The question of who controls our technology, our information, and our data, is increasingly the question of who controls our experience of the world and each other. Programming is the power to define technology. It can be in, this sense, deeply empowering.

In a technological and data driven world, being able to programming and data science is a kind of literacy. Imagine a world in which everybody could read by only some people could write?

Our goal here is not turn you into the programming equivalent of novelists or journalists. Our goal is to demystify things and give you enough information to become dangerous.

Programming, you will also find — probably a little today and a lot more later on — is also enormously fun. For me, it's like meditation and problem solving. It's exactly as frustrating as a difficult puzzle and even more rewarding because your solution accomplish something else you were trying to do.

Why Python[edit]

I know a dozen programming languages and write 4-5 regularly. But Python is the right one.

Python is a fantastic language to learn[edit]

Believe it or not, compared to other programming languages:

  • Python has a low "syntatic overhead".
  • It's easy to get work done quickly.
  • It's relatively forgiving.

Python is versatile useful for a range of applications[edit]
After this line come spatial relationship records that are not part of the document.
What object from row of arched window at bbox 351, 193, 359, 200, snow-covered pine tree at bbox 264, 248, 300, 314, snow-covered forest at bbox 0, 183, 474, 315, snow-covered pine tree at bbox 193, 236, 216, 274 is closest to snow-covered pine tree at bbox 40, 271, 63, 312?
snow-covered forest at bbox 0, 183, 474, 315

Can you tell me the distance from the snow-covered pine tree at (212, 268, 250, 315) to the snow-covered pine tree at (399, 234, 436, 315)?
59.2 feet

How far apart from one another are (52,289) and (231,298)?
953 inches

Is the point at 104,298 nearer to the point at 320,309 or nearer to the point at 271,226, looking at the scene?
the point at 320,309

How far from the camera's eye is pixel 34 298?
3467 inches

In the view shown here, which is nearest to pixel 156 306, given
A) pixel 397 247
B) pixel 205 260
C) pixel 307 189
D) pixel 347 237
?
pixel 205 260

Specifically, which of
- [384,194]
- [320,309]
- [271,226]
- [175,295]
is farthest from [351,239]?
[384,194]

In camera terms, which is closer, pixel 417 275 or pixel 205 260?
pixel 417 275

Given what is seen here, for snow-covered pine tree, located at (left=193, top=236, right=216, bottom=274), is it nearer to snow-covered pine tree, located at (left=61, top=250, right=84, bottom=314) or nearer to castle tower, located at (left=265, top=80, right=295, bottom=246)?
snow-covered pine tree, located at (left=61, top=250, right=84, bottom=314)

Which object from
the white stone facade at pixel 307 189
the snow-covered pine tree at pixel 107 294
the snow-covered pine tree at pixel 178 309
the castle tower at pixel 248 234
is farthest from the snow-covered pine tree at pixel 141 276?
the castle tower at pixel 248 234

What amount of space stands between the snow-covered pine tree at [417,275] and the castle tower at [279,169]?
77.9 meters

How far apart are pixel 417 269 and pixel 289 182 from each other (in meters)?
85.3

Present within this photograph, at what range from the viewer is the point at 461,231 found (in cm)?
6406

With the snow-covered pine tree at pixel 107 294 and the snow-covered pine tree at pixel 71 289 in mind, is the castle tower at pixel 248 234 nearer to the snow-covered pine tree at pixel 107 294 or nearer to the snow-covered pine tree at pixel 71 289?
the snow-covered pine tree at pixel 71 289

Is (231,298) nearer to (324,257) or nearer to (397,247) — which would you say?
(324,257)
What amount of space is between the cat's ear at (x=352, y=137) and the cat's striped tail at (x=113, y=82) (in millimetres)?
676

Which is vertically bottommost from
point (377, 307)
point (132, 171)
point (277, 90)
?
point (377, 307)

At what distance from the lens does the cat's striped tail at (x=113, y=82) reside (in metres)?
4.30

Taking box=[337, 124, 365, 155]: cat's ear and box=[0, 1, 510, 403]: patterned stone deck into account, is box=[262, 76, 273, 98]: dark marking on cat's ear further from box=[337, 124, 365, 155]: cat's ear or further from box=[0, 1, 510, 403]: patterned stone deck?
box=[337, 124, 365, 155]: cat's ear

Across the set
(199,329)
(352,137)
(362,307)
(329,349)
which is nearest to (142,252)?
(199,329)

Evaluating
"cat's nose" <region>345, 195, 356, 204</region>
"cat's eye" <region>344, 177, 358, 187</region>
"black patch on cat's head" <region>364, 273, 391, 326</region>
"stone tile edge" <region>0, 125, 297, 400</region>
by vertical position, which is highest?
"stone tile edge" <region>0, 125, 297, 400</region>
There are easier programming languages to learn. But Python is important because it is not a toy. In designing the curriculum for these workshops, we have tried to only teach tools that we, as professional data scientists and programmers, use ourselves and find useful.

Python is used for:

  • Web applications (Instagram, Pintrest, and the Washington Post all run websites written largely in Python).
  • Python can be used to extend existing applications. You can use it to script many graphical applications.
  • Python is fantastic for dealing with and manipulating text.
  • Python can be used to build graphical games (Frets on Fire)
  • Python really shines when it comes to dealing with data and with the web.

Housekeeping Notes Before We Begin[edit]

  • Several people from eSciences are here to help learn about how folks are learning data science. They are also here to learn and teach. If you're bothered by their presence, let them know or let me know.
  • I am beyond proud to announce that we have at least two mentors this time who were enrolled as students last time!
  • We have a few mentors from last time who will be running sessions and projects this time!

Schedule[edit]

  • Broad overview: three sessions
  • Lecture
  • Lunch over in CMU Building
  • Projects until 3:30: thre projects, think about them

Final Notes[edit]

  • Choose sessions: Wordplay; Baby Names; Code Academy (and then Wordplay)
  • Food will be out in the atrium outside CMU 126. I'm told it's here.
  • We will get rooms divided up and put them on the whiteboard in CMU 104. Go there to see where things are.